INPUT ROWS:
· · · ·

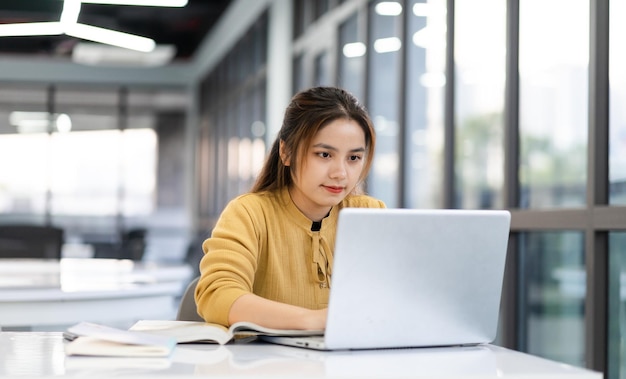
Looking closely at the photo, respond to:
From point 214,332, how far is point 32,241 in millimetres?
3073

· · · ·

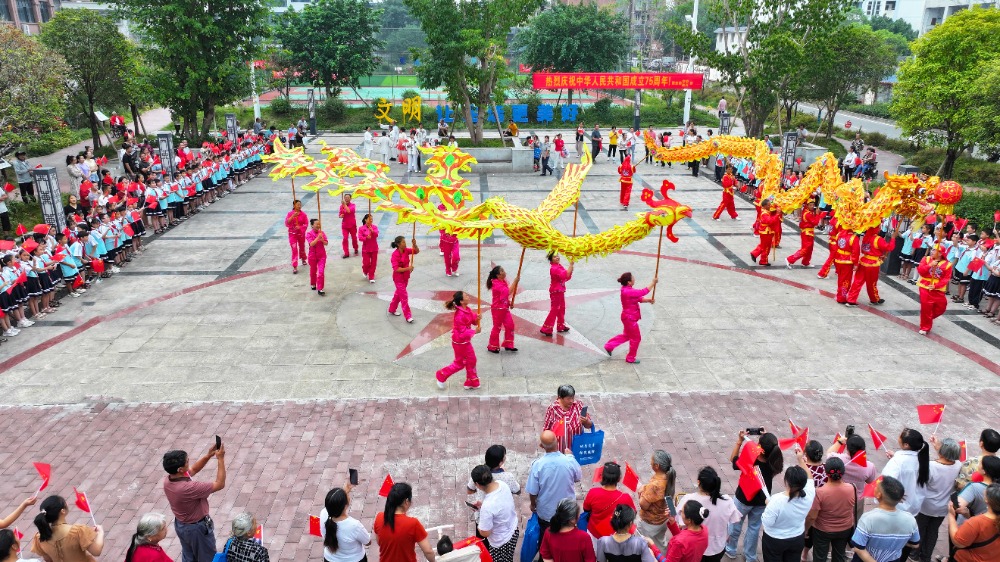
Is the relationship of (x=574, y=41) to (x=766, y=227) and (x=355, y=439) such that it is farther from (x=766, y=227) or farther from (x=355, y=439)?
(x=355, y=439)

· · · ·

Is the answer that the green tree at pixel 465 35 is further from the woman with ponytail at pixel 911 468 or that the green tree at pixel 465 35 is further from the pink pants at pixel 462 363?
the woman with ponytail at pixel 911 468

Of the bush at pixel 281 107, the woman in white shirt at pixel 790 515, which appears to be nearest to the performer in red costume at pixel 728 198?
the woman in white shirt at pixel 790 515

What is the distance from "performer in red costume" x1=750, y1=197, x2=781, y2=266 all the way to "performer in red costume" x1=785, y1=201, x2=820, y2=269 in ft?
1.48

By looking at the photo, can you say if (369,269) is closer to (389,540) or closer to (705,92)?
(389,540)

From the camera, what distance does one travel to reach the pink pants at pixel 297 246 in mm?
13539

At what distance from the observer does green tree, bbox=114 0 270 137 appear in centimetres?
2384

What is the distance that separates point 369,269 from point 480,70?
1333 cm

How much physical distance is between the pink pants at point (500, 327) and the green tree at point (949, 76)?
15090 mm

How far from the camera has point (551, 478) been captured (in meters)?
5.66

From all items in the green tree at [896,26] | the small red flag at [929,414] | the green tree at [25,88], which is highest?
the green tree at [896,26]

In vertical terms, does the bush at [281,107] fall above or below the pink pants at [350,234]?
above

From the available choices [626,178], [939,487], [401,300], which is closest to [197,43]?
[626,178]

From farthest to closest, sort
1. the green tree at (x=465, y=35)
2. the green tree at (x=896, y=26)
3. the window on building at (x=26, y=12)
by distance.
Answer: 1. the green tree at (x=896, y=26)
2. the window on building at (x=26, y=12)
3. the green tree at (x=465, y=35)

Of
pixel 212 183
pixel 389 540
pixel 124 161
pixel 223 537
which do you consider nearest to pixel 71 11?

· · · ·

TASK INSTRUCTIONS:
Could you retype the material unchanged, starting with the line that contains "What is the distance from" and going on through the line that contains "which do you consider nearest to pixel 71 11?", with both of those lines included?

TASK ANSWER:
What is the distance from "performer in red costume" x1=750, y1=197, x2=781, y2=266 all the way to "performer in red costume" x1=785, y1=201, x2=820, y2=269 in ft?
1.48

By looking at the photo, can you say if (369,269) is closer to (389,540) or closer to (705,92)?
(389,540)

From the camera, what distance does one travel to reach the pink pants at pixel 297 246 in mm?
13539

At what distance from the observer does green tree, bbox=114 0 270 137 appear in centimetres?
2384

What is the distance that separates point 369,269 from point 480,70?
1333 cm

How much physical distance is between the pink pants at point (500, 327) and the green tree at point (949, 76)?
15090 mm

How far from the camera has point (551, 478) been captured (in meters)?
5.66

From all items in the green tree at [896,26] | the small red flag at [929,414] | the green tree at [25,88], which is highest?
the green tree at [896,26]

In vertical terms, does the bush at [281,107] fall above or below the pink pants at [350,234]?
above

From the available choices [626,178], [939,487], [401,300], which is closest to [197,43]?
[626,178]

From farthest to closest, sort
1. the green tree at (x=465, y=35)
2. the green tree at (x=896, y=26)
3. the window on building at (x=26, y=12)
by distance.
Answer: 1. the green tree at (x=896, y=26)
2. the window on building at (x=26, y=12)
3. the green tree at (x=465, y=35)

Of
pixel 212 183
pixel 389 540
pixel 124 161
pixel 223 537
which do you consider nearest to pixel 71 11?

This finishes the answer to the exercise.